Dejaron pasar a los niños: eran demasiado grandes. Escaparon todos menos uno, que, saltando tras una de las rocas se encontró frente a uno de los hombres de Earl. El muchacho intentó escapar, pero antes que lo lograse el hombre le asestó un culatazo. El muchacho rodó por el suelo, con la cabeza aplastada como un me­lón.
Asomó la primera mujer. Llevaba su tosca cabellera muy corta, casi afeitada. Sus pechos estaban llenos de cicatrices y el labio inferior atravesado por una especie de pasador de piedra. No llevaba ningún niño.
Earl siguió aguardando, con el pulso acelerado.
El resto de las mujeres salió al segundo; gruñían ferozmente bajo la luz del sol. Jóvenes y viejas, gordas y flacas, todas ellas eran tremendas de ver: apestaban terriblemente y se movían con azoramiento; sus múscu­los relucían bajo la piel desnuda. Corrían como arañas espantadas...
Earl las contó rápidamente: cinco de ellas, cinco llevaban niños en sus brazos. ¡Cinco! Era más que su­ficiente, más de lo que Earl podía esperar. ¡Aquello era una verdadera fortuna!
Saltó sobre sus pies, se llevó el rifle al hombro y apretó el gatillo. La bala alcanzó a una de las madres en la nuca: la mujer se desplomó, dejando caer al niño que gritó al chocar contra el suelo. Otra mujer se vol­vió y trató de agarrar a la criatura, pero Earl le metió una bala en el pecho.

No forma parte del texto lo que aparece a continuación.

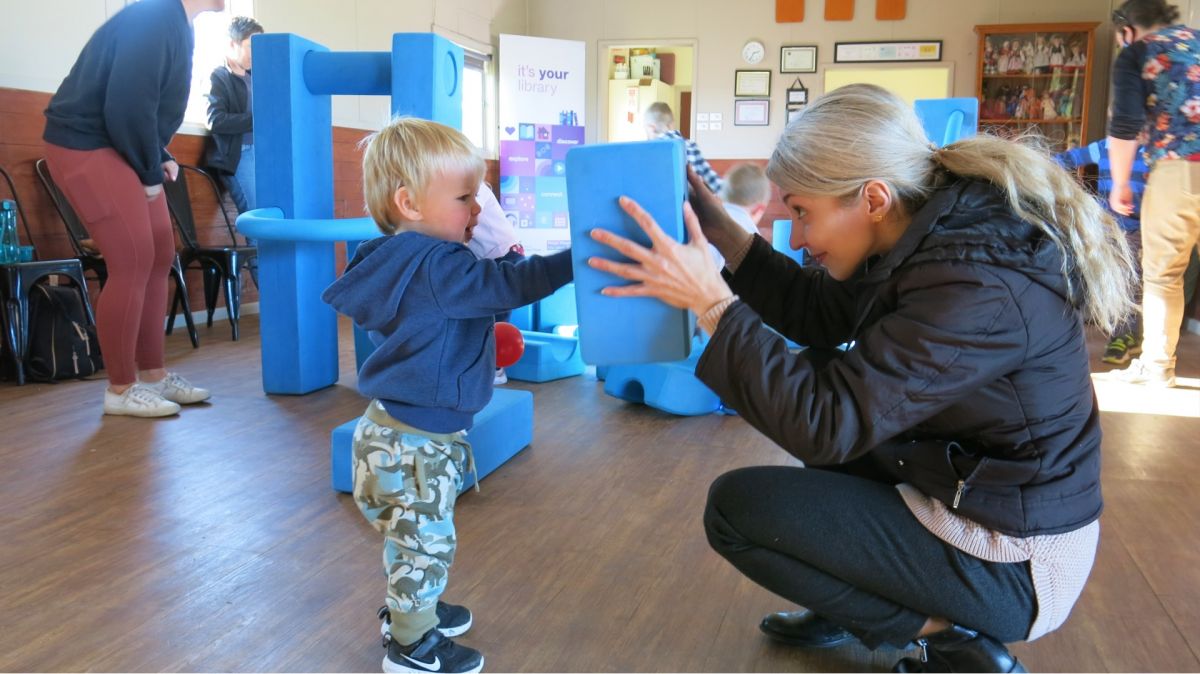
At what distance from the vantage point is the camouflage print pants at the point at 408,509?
54.4 inches

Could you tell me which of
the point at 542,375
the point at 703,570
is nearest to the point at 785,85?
the point at 542,375

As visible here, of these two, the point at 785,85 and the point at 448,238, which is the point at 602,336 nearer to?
the point at 448,238

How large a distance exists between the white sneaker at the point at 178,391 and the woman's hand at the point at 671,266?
93.2 inches

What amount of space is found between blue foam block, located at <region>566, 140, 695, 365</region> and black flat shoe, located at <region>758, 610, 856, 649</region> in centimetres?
54

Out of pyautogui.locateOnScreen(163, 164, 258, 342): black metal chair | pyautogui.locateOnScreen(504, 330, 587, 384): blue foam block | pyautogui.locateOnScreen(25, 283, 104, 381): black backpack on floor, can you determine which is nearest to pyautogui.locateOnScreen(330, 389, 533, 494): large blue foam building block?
pyautogui.locateOnScreen(504, 330, 587, 384): blue foam block

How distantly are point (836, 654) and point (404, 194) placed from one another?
1.03 m

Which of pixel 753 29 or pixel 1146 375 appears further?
pixel 753 29

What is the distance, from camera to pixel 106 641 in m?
1.47

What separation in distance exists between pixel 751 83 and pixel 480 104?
2.56 metres

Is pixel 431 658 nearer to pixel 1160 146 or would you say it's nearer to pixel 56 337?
pixel 56 337

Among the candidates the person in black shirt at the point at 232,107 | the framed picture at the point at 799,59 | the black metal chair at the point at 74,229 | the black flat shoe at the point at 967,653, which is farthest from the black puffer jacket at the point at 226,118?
the framed picture at the point at 799,59

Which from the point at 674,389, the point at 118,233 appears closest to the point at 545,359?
the point at 674,389

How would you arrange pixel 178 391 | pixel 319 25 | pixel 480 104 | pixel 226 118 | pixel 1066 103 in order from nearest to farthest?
pixel 178 391 → pixel 226 118 → pixel 319 25 → pixel 1066 103 → pixel 480 104

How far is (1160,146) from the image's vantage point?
3.41m
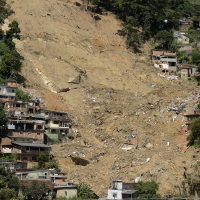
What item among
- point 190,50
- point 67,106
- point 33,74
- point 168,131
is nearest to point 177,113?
point 168,131

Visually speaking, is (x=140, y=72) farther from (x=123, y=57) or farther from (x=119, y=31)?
(x=119, y=31)

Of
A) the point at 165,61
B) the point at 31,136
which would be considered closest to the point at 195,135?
the point at 31,136

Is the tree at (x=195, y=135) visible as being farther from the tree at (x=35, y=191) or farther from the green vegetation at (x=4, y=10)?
the green vegetation at (x=4, y=10)

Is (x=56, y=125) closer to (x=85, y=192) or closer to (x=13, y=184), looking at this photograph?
(x=85, y=192)

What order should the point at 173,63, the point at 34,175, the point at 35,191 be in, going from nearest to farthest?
the point at 35,191
the point at 34,175
the point at 173,63

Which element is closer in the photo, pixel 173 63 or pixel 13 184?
pixel 13 184

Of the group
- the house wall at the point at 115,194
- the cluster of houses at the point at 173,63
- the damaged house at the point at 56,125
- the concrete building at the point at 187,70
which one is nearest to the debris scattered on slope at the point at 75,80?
the damaged house at the point at 56,125
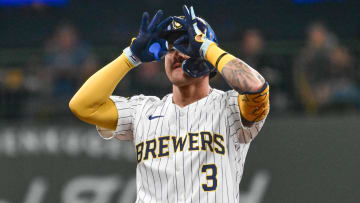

De pronto, Earl se volvió, sus ojos se estrecharon: otra mujer escapaba velozmente, intentando regresar a la cueva. Disparó dos veces antes que la mujer se colara por el agujero; la madre cayó muerta y el niño, que ya caminaba, trató increíblemente de introducirse en la cueva.
Earl dio un salto y lo agarró, sujetándolo con el brazo izquierdo. El niño lloraba y gritaba escandalosa­mente, retorciendo su cuerpecito y orinándose en el bra­zo de Earl. Éste no hizo caso.
—¡Bien! —gritó jubiloso—. Ya los hemos atrapado. —Volviéndose hacia uno de sus hombres ordenó—: Ed, dispara una ráfaga contra ese sendero para que los sal­vajes sigan corriendo. Los demás disparen dentro de esa cueva. No quiero que los otros salvajes salgan.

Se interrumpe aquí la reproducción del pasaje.